● SUPPLIED MATERIAL:

*** Begin section ***

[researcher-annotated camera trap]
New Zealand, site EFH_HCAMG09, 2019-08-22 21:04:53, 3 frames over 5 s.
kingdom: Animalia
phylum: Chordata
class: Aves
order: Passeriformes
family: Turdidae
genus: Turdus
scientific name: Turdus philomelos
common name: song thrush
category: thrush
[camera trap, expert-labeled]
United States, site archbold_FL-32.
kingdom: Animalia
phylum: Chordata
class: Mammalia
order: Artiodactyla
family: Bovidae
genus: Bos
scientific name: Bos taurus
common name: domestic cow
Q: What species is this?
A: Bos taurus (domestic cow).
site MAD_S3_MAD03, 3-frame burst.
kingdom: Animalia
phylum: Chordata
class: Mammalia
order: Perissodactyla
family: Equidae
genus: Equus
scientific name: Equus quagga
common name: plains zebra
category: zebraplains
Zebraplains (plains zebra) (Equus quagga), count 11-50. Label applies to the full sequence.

*** End section ***

● EXERCISE GOAL: Search the data above for the word "camera" and show every line that has it.

● OUTPUT OF THE EXERCISE:
[researcher-annotated camera trap]
[camera trap, expert-labeled]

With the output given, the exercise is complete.